THE senior policeman who led the investigation into the disappearance of Margaret Fleming says her murderers are 'evil, greedy and abhorrent'.

Detective Superintendent Paul Livingstone said the vulnerable teenager's last days at the hands of Eddie Cairney, 77, and Avril Jones, 59, would have been a 'living hell'

He spoke out after after a jury at the High Court in Glasgow yesterday took less than three hours to convict Margaret's supposed 'carers' of killing the vulnerable 19-year-old some time between December 1999 and January 2000 at their filthy and rundown Seacroft home in Inverkip, or elsewhere, and then covering the crime up for nearly two decades.

Grasping Jones has also been found guilty of fraud by claiming over £180,000 in benefits by pretending that Margaret was alive.

Margaret, last independently seen on December 17 in 1999, became the subject of a major missing persons probe in October 2016 after a fresh benefits claim made in her name led to checks being carried out.

These enquiries triggered alarm bells when it was found Margaret was nowhere to be seen, with her killers eventually claiming she had fled after seeing police outside the house.

A massive search, which included the police ripping Seacroft apart and digging up the garden, found no trace of her.

Cairney told a bizarre cocktail of lies as he tried to avoid justice, claiming vulnerable Margaret had gone away with travellers to live elsewhere, was working as a gangmaster and heavily involved in the drugs trade.

He also gave rambling evidence near the end of the seven week trial which helped seal his fate, claiming Margaret had gone to London, was still alive and had returned to Inverclyde from time to time.

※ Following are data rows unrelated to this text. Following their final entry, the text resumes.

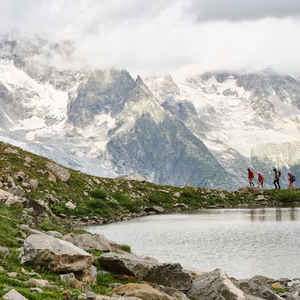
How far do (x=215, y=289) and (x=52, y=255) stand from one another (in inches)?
338

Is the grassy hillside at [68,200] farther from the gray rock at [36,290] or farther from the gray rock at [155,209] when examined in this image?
the gray rock at [155,209]

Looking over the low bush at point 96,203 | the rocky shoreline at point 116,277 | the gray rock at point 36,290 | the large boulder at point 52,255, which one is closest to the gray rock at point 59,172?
the low bush at point 96,203

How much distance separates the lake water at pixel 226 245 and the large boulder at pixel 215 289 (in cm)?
806

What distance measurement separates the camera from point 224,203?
92.2m

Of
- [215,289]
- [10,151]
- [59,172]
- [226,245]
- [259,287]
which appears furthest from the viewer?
[59,172]

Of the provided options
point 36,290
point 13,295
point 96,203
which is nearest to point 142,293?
point 36,290

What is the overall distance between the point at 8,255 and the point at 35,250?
1697mm

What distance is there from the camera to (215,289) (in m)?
17.3

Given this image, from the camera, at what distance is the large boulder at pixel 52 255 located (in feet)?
54.5

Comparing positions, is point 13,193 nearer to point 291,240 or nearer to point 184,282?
point 184,282

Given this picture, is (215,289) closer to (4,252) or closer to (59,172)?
(4,252)

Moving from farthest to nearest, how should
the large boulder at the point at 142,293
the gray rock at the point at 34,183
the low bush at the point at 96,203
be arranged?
the low bush at the point at 96,203, the gray rock at the point at 34,183, the large boulder at the point at 142,293

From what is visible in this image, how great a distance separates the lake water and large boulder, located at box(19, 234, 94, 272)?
13.4 metres

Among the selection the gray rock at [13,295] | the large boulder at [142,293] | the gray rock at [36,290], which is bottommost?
the large boulder at [142,293]
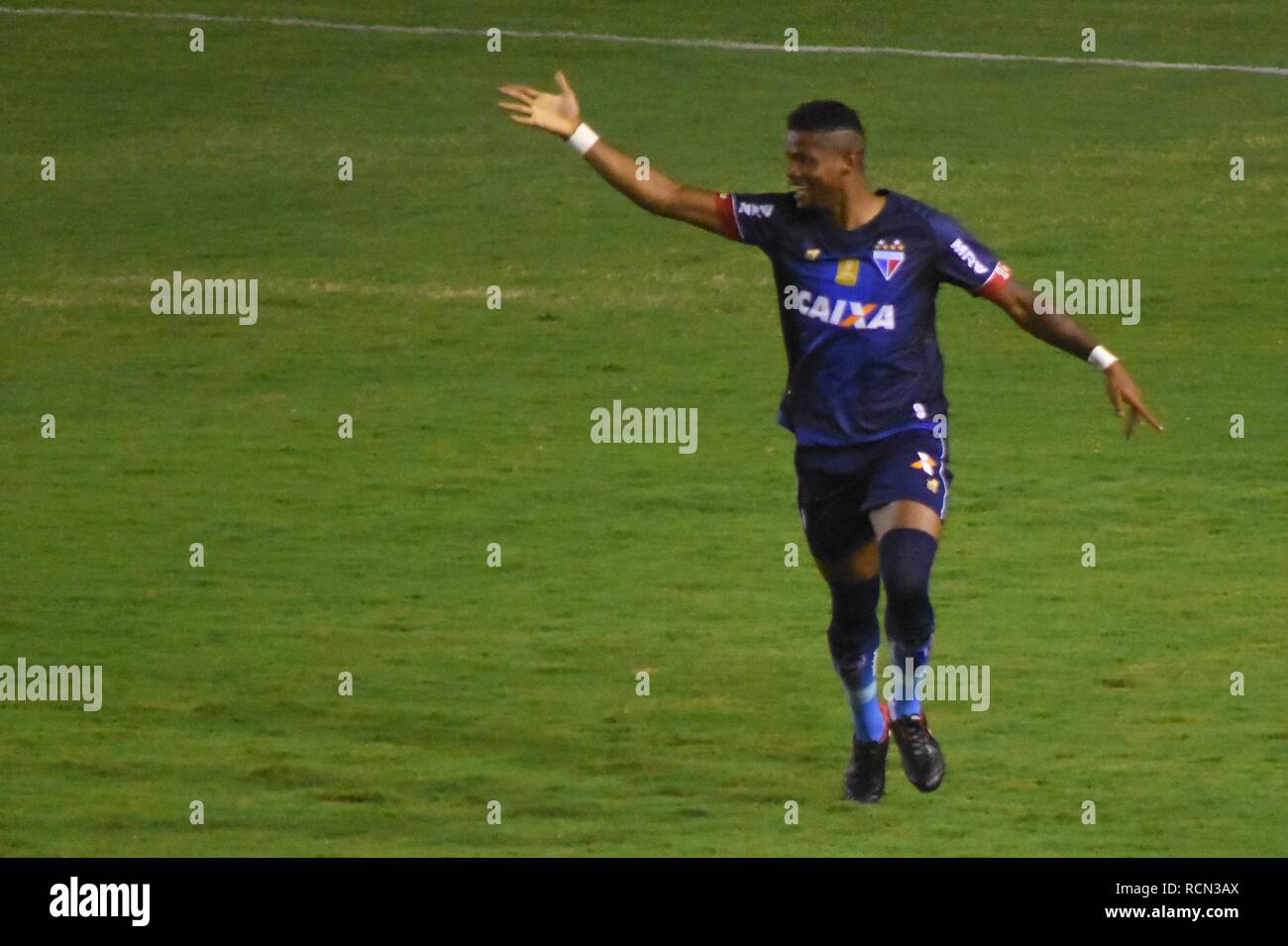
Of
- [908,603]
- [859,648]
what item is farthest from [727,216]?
[859,648]

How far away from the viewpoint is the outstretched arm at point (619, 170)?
9117mm

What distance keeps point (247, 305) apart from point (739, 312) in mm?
3742

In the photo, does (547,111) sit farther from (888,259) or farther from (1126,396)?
(1126,396)

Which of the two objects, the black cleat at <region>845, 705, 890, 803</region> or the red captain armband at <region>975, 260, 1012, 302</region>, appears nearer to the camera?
the red captain armband at <region>975, 260, 1012, 302</region>

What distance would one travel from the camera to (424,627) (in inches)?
483

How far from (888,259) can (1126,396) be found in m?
0.90

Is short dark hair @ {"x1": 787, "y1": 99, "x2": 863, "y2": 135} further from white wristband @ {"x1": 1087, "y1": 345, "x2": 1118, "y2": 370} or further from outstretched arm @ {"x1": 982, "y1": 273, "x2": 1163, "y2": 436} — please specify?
white wristband @ {"x1": 1087, "y1": 345, "x2": 1118, "y2": 370}

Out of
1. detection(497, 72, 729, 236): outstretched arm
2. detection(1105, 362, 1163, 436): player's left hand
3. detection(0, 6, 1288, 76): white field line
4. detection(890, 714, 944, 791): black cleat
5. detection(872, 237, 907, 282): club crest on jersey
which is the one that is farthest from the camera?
detection(0, 6, 1288, 76): white field line

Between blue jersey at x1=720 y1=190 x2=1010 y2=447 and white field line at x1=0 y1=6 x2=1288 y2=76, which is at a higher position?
white field line at x1=0 y1=6 x2=1288 y2=76

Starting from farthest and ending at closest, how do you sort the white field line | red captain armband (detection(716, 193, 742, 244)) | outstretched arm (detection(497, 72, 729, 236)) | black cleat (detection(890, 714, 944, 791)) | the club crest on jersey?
1. the white field line
2. black cleat (detection(890, 714, 944, 791))
3. red captain armband (detection(716, 193, 742, 244))
4. outstretched arm (detection(497, 72, 729, 236))
5. the club crest on jersey

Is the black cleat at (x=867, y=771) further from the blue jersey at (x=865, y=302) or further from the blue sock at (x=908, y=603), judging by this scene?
the blue jersey at (x=865, y=302)

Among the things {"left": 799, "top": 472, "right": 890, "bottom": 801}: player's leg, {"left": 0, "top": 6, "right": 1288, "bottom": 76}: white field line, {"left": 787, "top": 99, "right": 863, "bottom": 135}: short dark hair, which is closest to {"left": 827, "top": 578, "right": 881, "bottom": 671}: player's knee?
{"left": 799, "top": 472, "right": 890, "bottom": 801}: player's leg

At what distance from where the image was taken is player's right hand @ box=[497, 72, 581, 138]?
910 centimetres

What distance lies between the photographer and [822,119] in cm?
896
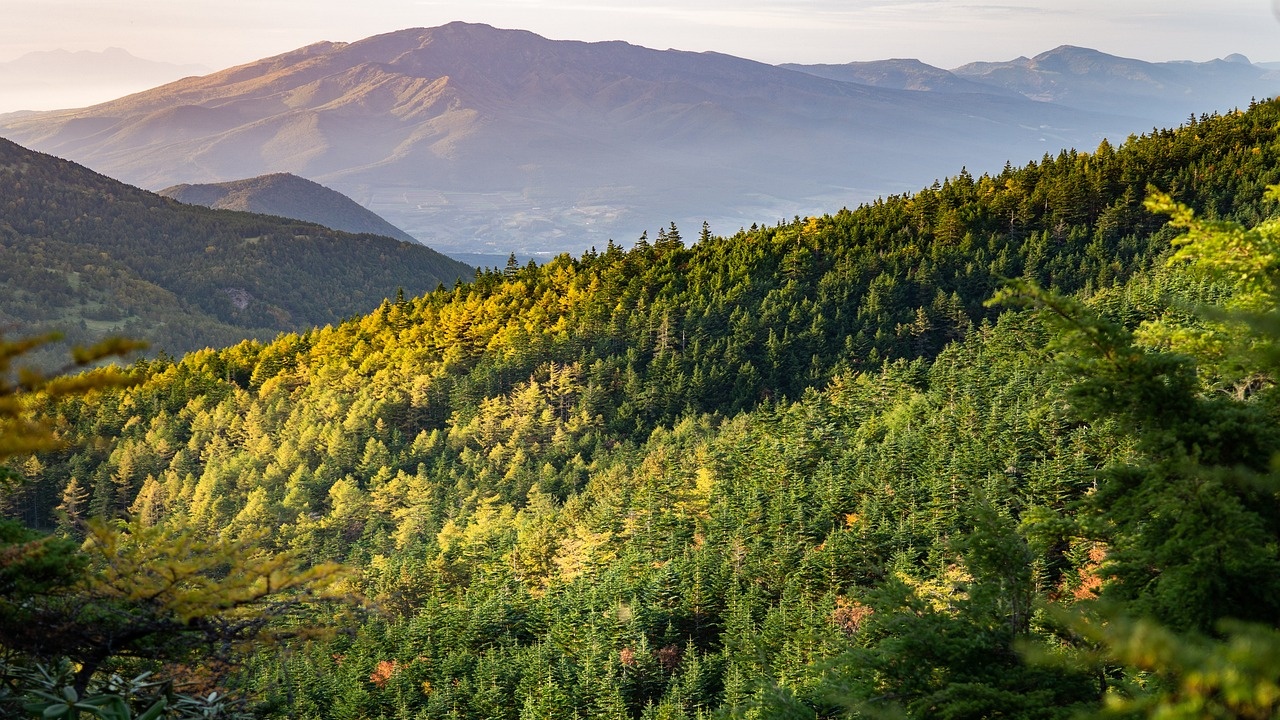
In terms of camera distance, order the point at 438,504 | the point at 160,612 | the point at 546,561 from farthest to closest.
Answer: the point at 438,504
the point at 546,561
the point at 160,612

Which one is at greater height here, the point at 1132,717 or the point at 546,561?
the point at 1132,717

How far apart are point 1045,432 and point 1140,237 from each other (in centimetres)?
6181

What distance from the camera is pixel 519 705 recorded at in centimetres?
4328

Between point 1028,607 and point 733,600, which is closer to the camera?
point 1028,607

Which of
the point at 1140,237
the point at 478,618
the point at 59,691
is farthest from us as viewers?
the point at 1140,237

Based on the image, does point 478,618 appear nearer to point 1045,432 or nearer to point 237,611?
point 1045,432

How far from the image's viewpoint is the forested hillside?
437 inches

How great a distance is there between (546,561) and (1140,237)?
70540 mm

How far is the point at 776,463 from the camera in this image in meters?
63.6

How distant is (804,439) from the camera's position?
65312mm

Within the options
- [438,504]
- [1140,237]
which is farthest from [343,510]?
[1140,237]

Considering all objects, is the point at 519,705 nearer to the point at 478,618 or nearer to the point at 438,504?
the point at 478,618

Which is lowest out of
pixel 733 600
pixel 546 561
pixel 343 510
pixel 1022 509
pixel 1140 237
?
pixel 343 510

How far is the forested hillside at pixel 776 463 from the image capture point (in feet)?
36.4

Det Supt Paul Livingstone, the senior investigating officer in the case, welcomed the guilty verdicts.

He said: "Margaret was a very vulnerable young woman who was manipulated, abused, neglected and ultimately murdered by the two people who should have been looking after her.

"It is clear that one of Cairney and Jones' motivation was money.

"As part of their scheming ways they also managed to manipulate Margaret's mother, Margaret Cruikshanks before Cairney assaulted her.

"For many years, Cairney and Jones kept up the pretence that Margaret was still alive, going as far as to write letters claiming to be from her."

The trial had heard how Margaret had been close to her father, who died suddenly in the mid-90s, before she came to live under the care of Cairney and Jones.

She went to James Watt College briefly before Cairney and Jones began to control her life and keep her prisoner within their home.

Det Supt Livingstone said: "Margaret was described as being a funny, caring young woman who, despite having some mild learning difficulties, just wanted to be liked and to have friends.

"She was subjected to daily punishment which included being tied up, having her hair cut short and deprived of food.

"The treatment which she was subjected to can only be described as horrific and the conditions in which she lived in were utterly disgusting and uninhabitable.

"For Cairney and Jones to continue the charade that she was still alive for all these years is abhorrent, with one of their reasons for doing so being for financial gain."

The senior officer says it is harrowing to think of the ordeal the teenager suffered in the lead up to her death.

He said: "We will never know just how Margaret was killed.

"What we do know is that she lived her last days in what can only be described as a living hell.

"She must have felt that she was alone in the world with no one coming to help her, which is just heartbreaking to think of.

"All of the detectives who worked on this complex enquiry were resolute in their aim to secure justice for Margaret.

"They wanted to be the advocate she never had.

"Margaret was just a young woman when she was murdered.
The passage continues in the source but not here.